Gary - AdBlue - Urea after treatment "SCR", horrible stuff. If you've never dealt with it before, a couple of handy hints.
Don't buy bulk to save some cash, unless your vehicle use is very high. It has a short shelf life of 6 months at best and is very reactive to ambient temp, during summer it can be as low as 2 months. Just buy fresh stock from truck stops as required.
Even though it is just dissolved and filtered urea, don't be tempted to make your own using agricultural urea fertiliser, it contains impurities that will **** the catalyst in the exhaust.
If it all gets too much, there are emulators available to plug in and bypass the system.
I'd be asking some serious questions of the delivering dealer, pretty poor attempt at a pre-delivery service. Not sure about you but we pay a hefty ($1000 or more) dealer delivery fee to the slimy mongrels and most of the time all they do is give it a wash.
I'm trying to sell my Merc and you've gone and got one
I hate the new EPA mandated crap added to diesel engines.
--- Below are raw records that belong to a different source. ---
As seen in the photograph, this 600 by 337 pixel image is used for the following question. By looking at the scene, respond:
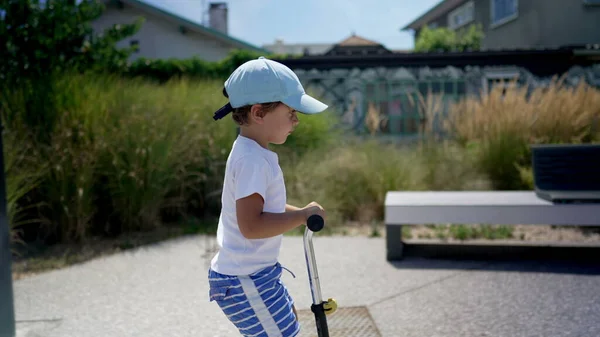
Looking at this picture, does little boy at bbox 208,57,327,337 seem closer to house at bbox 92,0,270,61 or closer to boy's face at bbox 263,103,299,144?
boy's face at bbox 263,103,299,144

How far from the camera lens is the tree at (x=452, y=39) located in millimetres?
26375

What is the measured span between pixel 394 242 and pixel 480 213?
0.79m

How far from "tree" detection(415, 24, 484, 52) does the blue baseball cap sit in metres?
25.4

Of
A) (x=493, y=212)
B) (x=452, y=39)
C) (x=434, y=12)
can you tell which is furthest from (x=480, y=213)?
(x=434, y=12)

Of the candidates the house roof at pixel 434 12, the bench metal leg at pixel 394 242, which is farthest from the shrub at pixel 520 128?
the house roof at pixel 434 12

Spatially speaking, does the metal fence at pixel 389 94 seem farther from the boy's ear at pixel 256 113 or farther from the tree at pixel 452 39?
the boy's ear at pixel 256 113

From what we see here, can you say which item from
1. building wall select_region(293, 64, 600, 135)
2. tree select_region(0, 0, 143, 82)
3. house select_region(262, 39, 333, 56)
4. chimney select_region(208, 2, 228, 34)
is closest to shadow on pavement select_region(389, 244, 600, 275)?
tree select_region(0, 0, 143, 82)

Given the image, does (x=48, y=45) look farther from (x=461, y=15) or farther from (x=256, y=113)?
(x=461, y=15)

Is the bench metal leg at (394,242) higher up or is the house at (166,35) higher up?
the house at (166,35)

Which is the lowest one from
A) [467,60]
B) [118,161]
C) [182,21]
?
[118,161]

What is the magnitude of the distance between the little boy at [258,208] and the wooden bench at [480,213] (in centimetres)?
332

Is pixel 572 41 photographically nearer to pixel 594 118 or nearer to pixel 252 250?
pixel 594 118

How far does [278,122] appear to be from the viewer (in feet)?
7.04

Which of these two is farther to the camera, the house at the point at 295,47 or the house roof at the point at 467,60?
the house at the point at 295,47
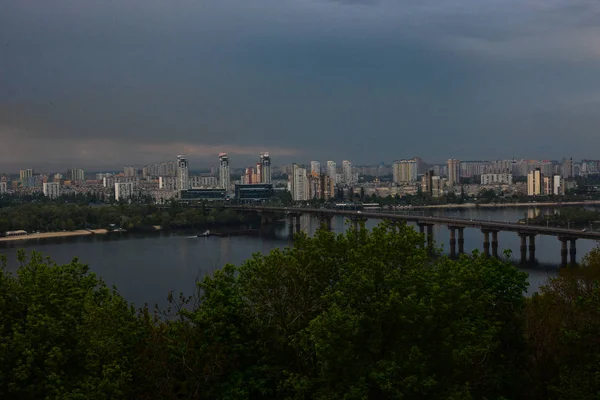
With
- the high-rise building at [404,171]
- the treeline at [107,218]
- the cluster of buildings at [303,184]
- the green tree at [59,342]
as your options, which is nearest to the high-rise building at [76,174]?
the cluster of buildings at [303,184]

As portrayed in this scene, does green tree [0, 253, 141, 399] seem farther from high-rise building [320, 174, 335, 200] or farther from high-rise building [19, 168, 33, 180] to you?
high-rise building [19, 168, 33, 180]

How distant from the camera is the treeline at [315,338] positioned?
222 centimetres

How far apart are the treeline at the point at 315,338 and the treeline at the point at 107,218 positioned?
14013mm

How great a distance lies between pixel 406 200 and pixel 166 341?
999 inches

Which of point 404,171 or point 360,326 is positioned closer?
point 360,326

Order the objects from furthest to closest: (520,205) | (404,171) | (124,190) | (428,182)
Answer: (404,171)
(124,190)
(428,182)
(520,205)

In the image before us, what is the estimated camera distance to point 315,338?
2.25m

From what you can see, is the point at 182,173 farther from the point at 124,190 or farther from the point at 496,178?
the point at 496,178

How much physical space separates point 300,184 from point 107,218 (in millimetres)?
12998

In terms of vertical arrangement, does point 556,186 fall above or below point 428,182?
below

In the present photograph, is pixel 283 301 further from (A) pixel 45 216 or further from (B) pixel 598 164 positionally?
(B) pixel 598 164

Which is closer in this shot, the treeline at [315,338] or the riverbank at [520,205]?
the treeline at [315,338]

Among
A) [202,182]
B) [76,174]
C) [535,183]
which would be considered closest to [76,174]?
[76,174]

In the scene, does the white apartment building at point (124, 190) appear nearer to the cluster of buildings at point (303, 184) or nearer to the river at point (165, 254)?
the cluster of buildings at point (303, 184)
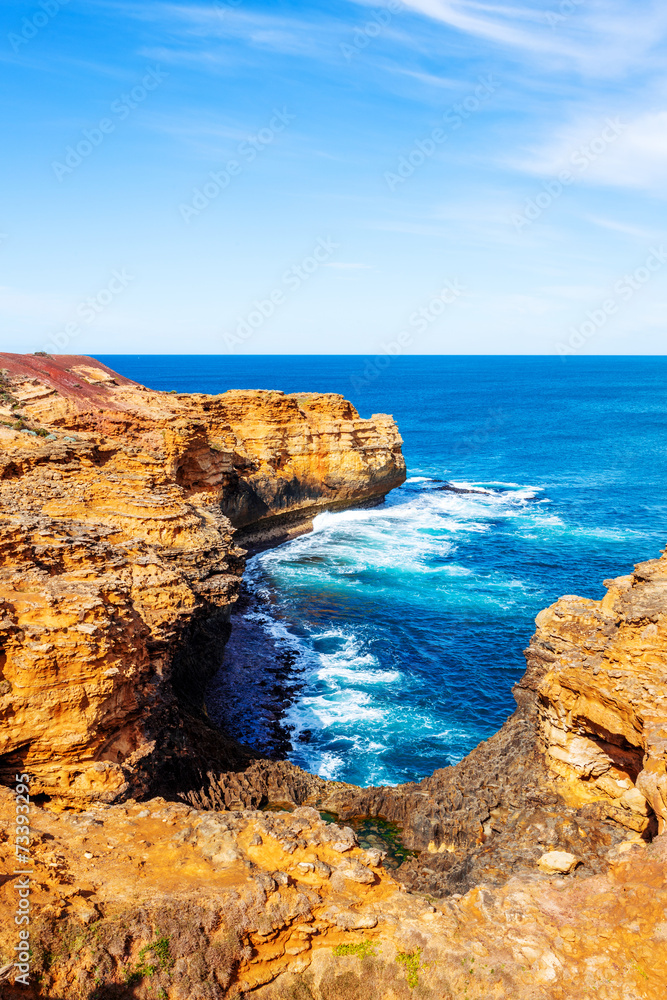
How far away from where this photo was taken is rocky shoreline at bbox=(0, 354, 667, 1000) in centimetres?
1138

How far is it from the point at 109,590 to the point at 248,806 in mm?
8903

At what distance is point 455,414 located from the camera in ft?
450

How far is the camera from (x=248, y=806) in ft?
70.1

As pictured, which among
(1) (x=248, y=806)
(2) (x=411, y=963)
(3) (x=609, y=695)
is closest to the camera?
(2) (x=411, y=963)

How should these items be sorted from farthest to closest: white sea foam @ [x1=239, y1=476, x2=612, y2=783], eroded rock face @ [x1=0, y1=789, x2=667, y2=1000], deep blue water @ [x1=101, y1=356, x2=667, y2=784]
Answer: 1. deep blue water @ [x1=101, y1=356, x2=667, y2=784]
2. white sea foam @ [x1=239, y1=476, x2=612, y2=783]
3. eroded rock face @ [x1=0, y1=789, x2=667, y2=1000]

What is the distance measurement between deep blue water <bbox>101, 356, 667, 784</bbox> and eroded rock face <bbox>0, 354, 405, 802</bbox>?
6.07m

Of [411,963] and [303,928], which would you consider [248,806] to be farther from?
[411,963]

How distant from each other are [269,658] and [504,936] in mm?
24455

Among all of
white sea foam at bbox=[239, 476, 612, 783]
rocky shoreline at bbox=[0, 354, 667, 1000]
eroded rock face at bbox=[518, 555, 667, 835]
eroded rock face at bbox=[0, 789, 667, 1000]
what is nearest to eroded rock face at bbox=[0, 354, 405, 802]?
rocky shoreline at bbox=[0, 354, 667, 1000]

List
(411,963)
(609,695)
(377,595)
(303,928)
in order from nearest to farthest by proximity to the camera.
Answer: (411,963)
(303,928)
(609,695)
(377,595)

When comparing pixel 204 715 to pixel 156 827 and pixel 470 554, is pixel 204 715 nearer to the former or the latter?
pixel 156 827

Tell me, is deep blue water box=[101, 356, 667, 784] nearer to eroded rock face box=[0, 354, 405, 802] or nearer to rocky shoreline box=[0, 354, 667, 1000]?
rocky shoreline box=[0, 354, 667, 1000]

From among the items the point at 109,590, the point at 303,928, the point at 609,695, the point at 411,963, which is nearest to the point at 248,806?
the point at 109,590

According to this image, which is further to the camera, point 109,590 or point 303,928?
point 109,590
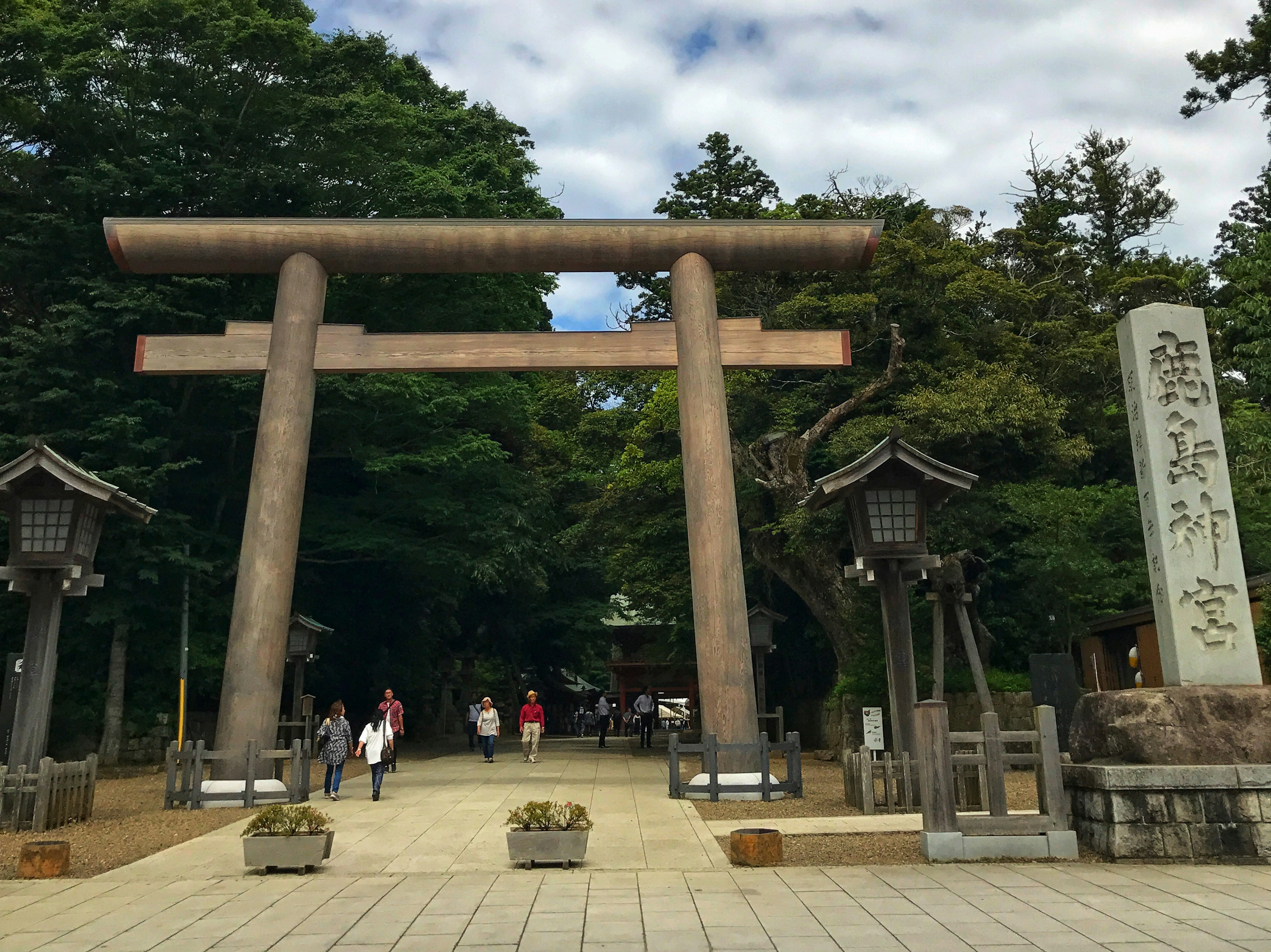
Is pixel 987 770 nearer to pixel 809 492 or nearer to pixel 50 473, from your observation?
pixel 50 473

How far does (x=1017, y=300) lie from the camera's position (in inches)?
899

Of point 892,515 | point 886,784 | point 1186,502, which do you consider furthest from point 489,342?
point 1186,502

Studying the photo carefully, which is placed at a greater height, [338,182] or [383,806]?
[338,182]

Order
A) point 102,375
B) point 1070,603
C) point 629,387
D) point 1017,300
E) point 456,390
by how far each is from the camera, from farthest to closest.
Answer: point 629,387
point 456,390
point 1017,300
point 102,375
point 1070,603

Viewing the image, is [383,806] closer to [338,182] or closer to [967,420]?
[967,420]

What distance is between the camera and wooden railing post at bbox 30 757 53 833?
1048cm

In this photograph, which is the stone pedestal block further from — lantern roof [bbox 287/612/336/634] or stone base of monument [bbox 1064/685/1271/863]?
lantern roof [bbox 287/612/336/634]

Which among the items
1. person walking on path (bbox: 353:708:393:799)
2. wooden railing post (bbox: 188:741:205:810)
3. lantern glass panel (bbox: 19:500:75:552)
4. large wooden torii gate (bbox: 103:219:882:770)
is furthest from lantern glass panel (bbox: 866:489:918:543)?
lantern glass panel (bbox: 19:500:75:552)

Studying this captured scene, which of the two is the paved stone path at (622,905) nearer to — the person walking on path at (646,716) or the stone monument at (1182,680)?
the stone monument at (1182,680)

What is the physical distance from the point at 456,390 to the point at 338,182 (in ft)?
19.6

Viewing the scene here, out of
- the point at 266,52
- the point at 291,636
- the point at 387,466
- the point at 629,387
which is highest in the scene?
the point at 266,52

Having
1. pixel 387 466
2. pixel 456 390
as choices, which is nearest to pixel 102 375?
pixel 387 466

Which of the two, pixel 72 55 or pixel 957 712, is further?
pixel 72 55

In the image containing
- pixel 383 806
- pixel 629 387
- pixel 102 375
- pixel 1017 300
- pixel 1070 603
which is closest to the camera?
pixel 383 806
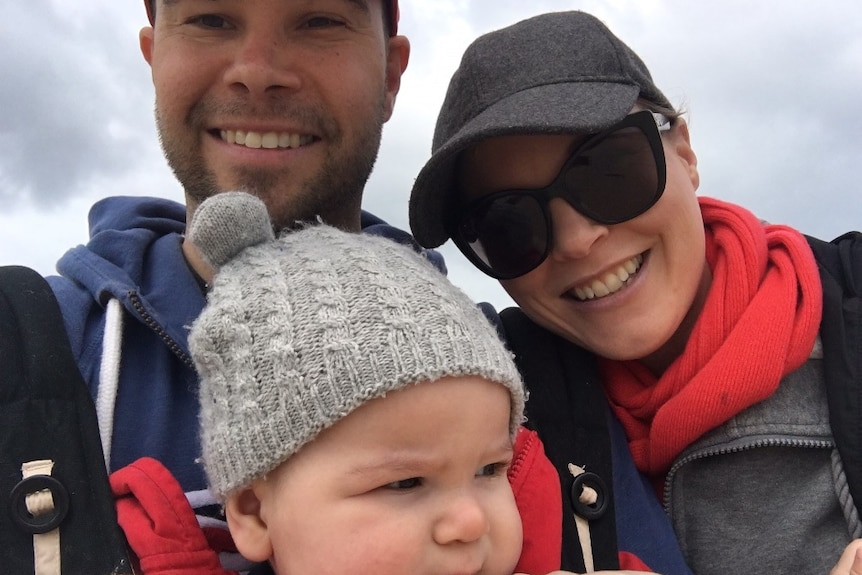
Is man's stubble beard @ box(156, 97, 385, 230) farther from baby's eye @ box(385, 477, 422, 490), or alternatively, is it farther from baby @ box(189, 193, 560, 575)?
baby's eye @ box(385, 477, 422, 490)

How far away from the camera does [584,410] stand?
2236 millimetres

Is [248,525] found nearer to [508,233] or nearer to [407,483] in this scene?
[407,483]

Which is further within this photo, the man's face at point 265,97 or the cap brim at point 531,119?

These items are typically a direct cause of serious (and expensive) engine problems. This stuff would not even be needed if the USA adopted the same fuel standards as Europe. Their diesel fuel is MUCH cleaner, therefore burns much cleaner. With the fuel standards in place, we could then adopt the same emmission standards, which would make it much easier for automakers to bring over their high MPG diesels sold elsewhere in the world.
Sorry for the rant, just had to get that off my chest......
Gary, the High Performance Ford book you loaned me claims that the 31M from 75-80 and the 400 72-80 has no casting marks on the cranks. However, it does say the main journals should be 2.9994 and the rod journals should be 2.3103 on the 400 where the 351M is 2.9998 main and 2.3207 for the rod. According to this I cant see a 1/2" of stroke being made. The book also says the same rod length is used on both motors.
Maybe you can mic the journals? They could have been turned, but it would just be reduced ten thous.
The following pic shows promise. The circular radius seam is what Tim mentioned as being representative of a 400 crank.
Bruno - Thanks, but the '81 Ford shop manual shows that every specification except for the crank throw and piston pin height is shared between M & 400. IOW, don't trust what you read in aftermarket books.
Well, it is a 400. Here's the TMI shot over again just for easy reference. Notice how on the 351 crank on the left the break where the throw starts to angle goes through the hole. And on the right the break is under the hole?
Now look at my crank.
More later or tomorrow as I'm off to meet with the dealership folk.